The problem is that even though the TV has an USB port and Roku has a "Roku Media Player" channel that allows you plan video and audio files from the USB disk, not all formats are accepted.
Interestingly Roku has support for subtitles, but the support is quite limited. I found out that one of the options that work nicely is to have the subtitles embedded into the movie itself, given the movie uses Matroska container (.mkv files).
On a side note, if the files are not encoded "properly" (Roku only supports a selection of video and audio codecs), you'll need to re-encode the video using ffmpeg or avconv, but how to do it is much simpler to Google than how to deal with the subtitles. In this post I'll only show you how to deal with the subtitles.
So let's see what we have:
quake@quake-laptop:~/movies$ ls movie.mp4 movie.txt
There's a MP4 file and subtitles in a separate file.
quake@quake-laptop:~/movies$ avconv -i movie.mp4 -f microdvd -sub_charenc cp1250 -i movie.txt -c:v copy -c:a copy movie-with-subs.mkv
Let's look at this command part by part:
- avconv — the tool we're using
- -i movie.mp4 — the movie to convert
- -f microdvd — format for the subtitles (this part is actually optional)
- -sub_charenc cp1250 — the encoding of the subtitles (optional if UTF-8)
- -i movie.txt — the subtitles
- -c:v copy -c:a copy — copy the audio and video stream (rather than re-encode)

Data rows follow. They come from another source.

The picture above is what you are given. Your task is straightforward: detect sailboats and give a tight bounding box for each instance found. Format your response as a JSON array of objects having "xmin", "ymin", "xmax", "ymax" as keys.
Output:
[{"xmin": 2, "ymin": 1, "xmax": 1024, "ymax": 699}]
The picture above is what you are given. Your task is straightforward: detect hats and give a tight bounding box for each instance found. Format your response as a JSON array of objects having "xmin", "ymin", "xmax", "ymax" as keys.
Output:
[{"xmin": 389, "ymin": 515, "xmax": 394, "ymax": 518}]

- movie-with-subs.mkv — the output file
Which is very nice is this command will not do any re-coding, it will only repackage the movie from MPEG to Matroska container and convert the subtitles. This means there's no quality lost and it only takes a few seconds.
As noted above if the file is not playable on Roku (or there's audio missing) you may actually need to transcode the file (omitting or modifying the -c:v copy -c:a copy line).